Back at the lodge, where
Olive and Jen are being held captive, they’re snooping around the place and
finding that not every room is open to them. As they observe a painting of the
original lodge owners from 1984, a creepy tall skull-head appears and beckons
them to the salon where all the guests are congregating. Curious, and probably
also scared out of their wits, Jen and Olive follow the creature down a hallway
but are yanked into a side room by two young people that look suspiciously like
Professor MacPherson and Rosie. I’m just going to come out and say it now: it’s
Professor MacPherson and Rosie. Olive and Jen don’t clue into this fact, since
they expect a couple of ladies markedly older, but they help each other look
for an escape anyway. While searching around, a couple of floaty monsters show
up and tell them to make their way to the salon, or else. At the salon, the
monsters tell Jen and Olive that they must observe some rules: in this place,
it is 1986 at all times. Confuse or upset the matron of the place, Miss Louise,
and there will be trouble. And it won’t be a ninety-second Mike Tyson fight,
either.
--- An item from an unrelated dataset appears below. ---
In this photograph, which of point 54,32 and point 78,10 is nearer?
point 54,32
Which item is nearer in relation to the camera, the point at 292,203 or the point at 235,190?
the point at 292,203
After they’ve been instructed, Jen and Olive are led to a banquet hall,
and a long table with a bunch of teens seated around it. Everyone gets to
talking, and it turns out they all went to Gotham Academy in the 1980s, as did Miss
Louise…then I sort of tuned out for a while, but Jen and Olive finally realize
that the two girls they met previously are Rosie and Professor MacPherson! And
then Louise walks in, leaving a cliffhanger and also Jen’s sinking realization
that the Lumberjanes and their new prep school friends are probably on their
way to rescue her.
This was a pretty bland
issue with a lot of talking, especially for a Lumberjanes book. We do learn some stuff about Rosie and MacPherson’s
connection to Louise, through the private school and the summer camp, but it is
squeezed by an absolute deluge of patter between the Lumberjanes and the
Academy students that is largely indistinguishable between different
characters. I really like the art, it achieves a middle ground between the
normal art teams from both books, but is also very distinct and exacting, and
just flat-out pleasant to look at. Colors are fantastic, too. But the story was
lacking, and failed to properly capture the tone of either series.